Predicting Path of Spreading Wildfires

February 18, 2019

A University of Missouri researcher is teaming up with scholars in Kansas and Georgia to develop drone technology to monitor and potentially predict the spread of wildfires. The $1.2 million project will use drones to collect real-time data and send it to firefighters to help them contain wildfires, the Columbia Missourian reported.

“Currently, the (nation’s) firefighting, or fire management system, is not very effective and efficient,” said professor Ming Xin. “One of the main issues is we cannot predict where fires spread.”

Xin is working with University of Kansas professor Haiyang Chao and Georgia State University professor Xiaolin Hu in the wake of nearly 56,000 wildfires across the country last year.

The Department of Agriculture and National Science Foundation are sponsoring the project.

Xin said the drones follow a simulation that can precisely predict where a fire will spread for the next 10 to 30 minutes.
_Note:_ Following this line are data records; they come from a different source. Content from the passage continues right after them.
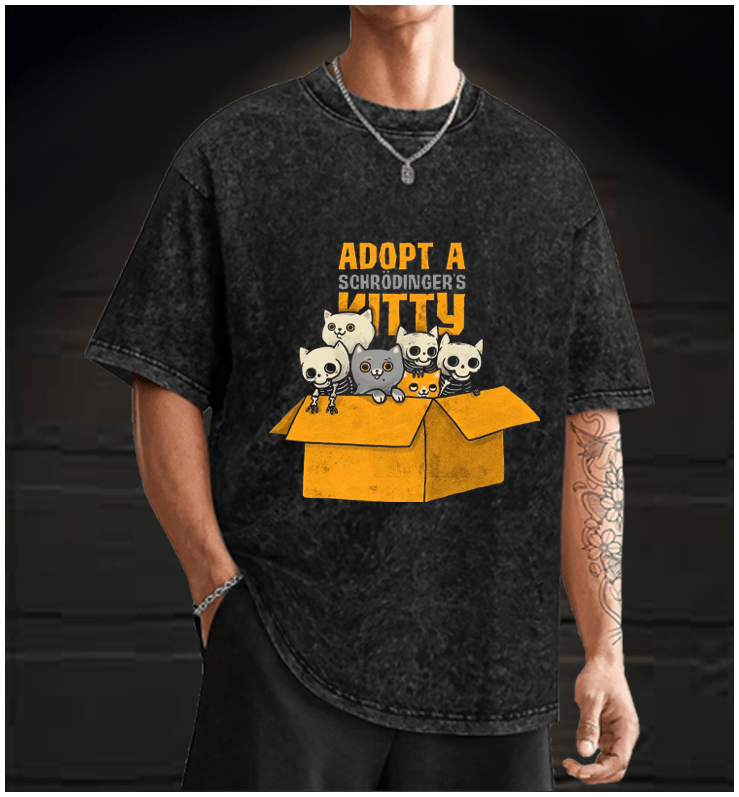 Schr?dinger's cat Vintage Washed 100% Cotton T-Shirt - TheDrunkShark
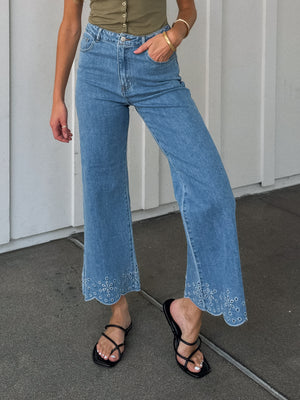 Marin Embroidered Flare Jeans - Stitch And Feather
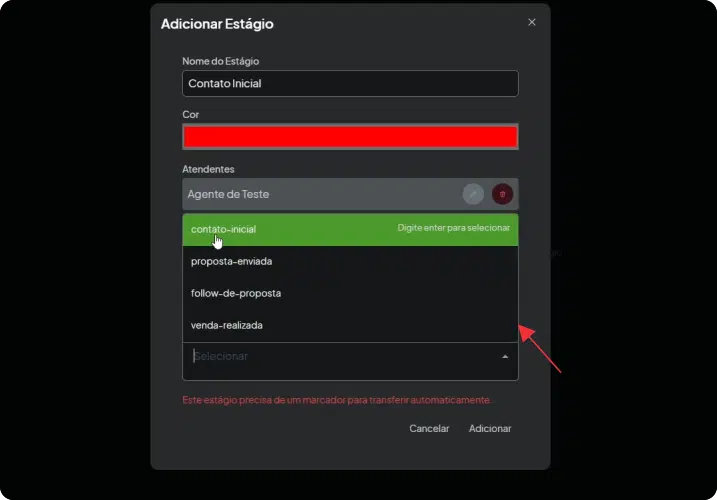 09-configurando estágios-etiquetas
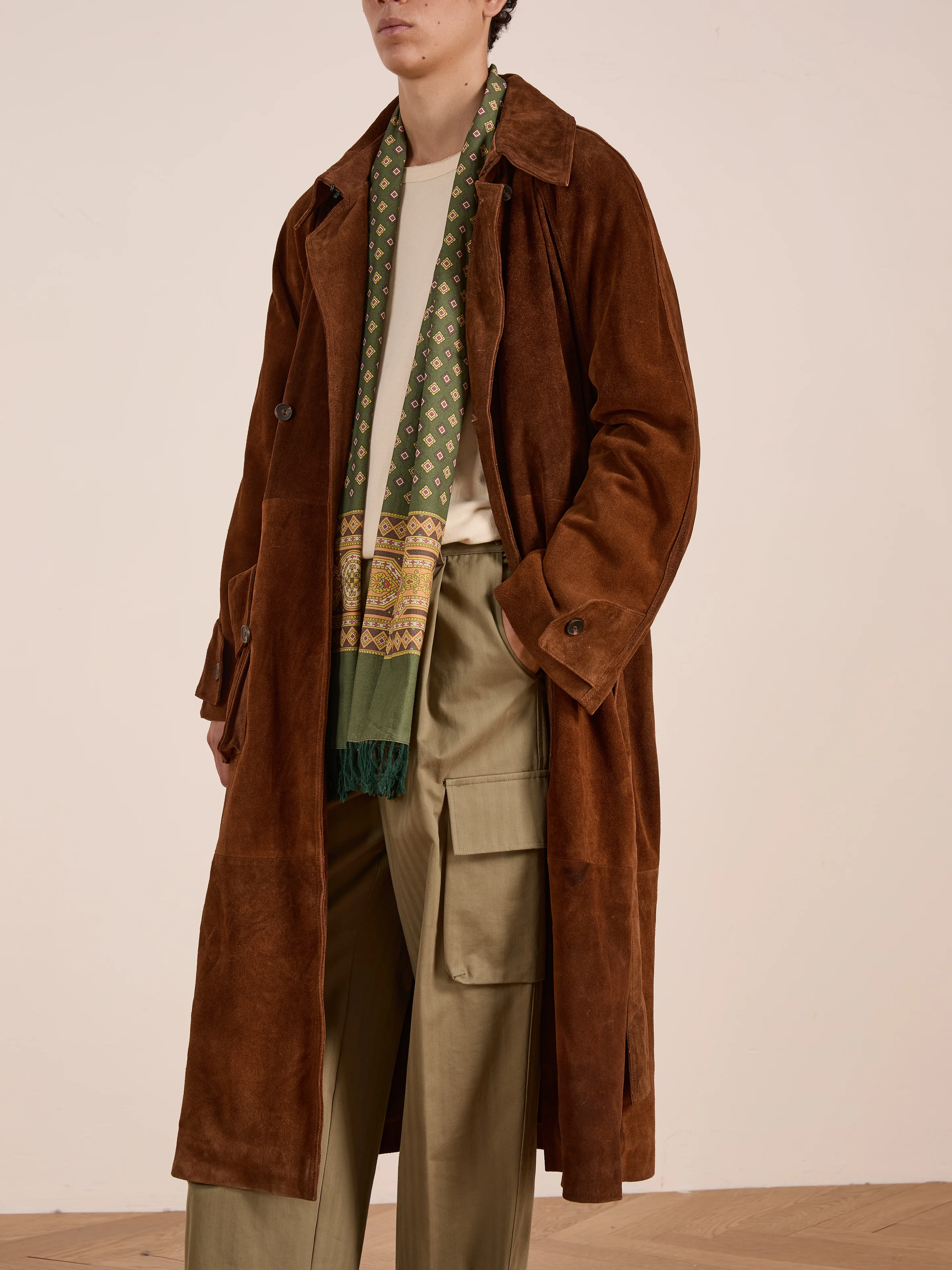 Suede Leather Trench Coat - Image 6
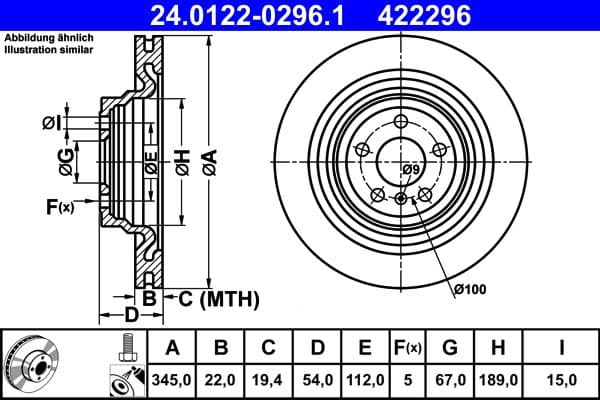 Disc frana ATE 24.0122-0296.1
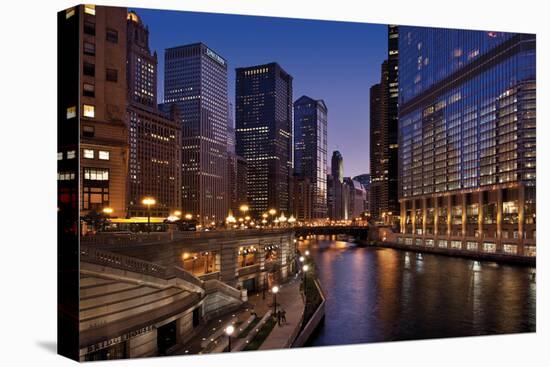 Chicago River Dusk II-Larry Malvin-Premier Image Canvas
The drones collect real-time data with thermal imaging cameras and sensors that help estimate the wind field.

The most significant factors affecting the spread of a wildfire are an area’s terrain, vegetation and weather, Xin said.

While information on an area’s terrain and vegetation can be collected from a geological survey, the area’s weather patterns are more difficult to determine.

Xin hopes the technology will help firefighters see the scene of a fire on a larger scale. The researchers plan to launch test flights this summer.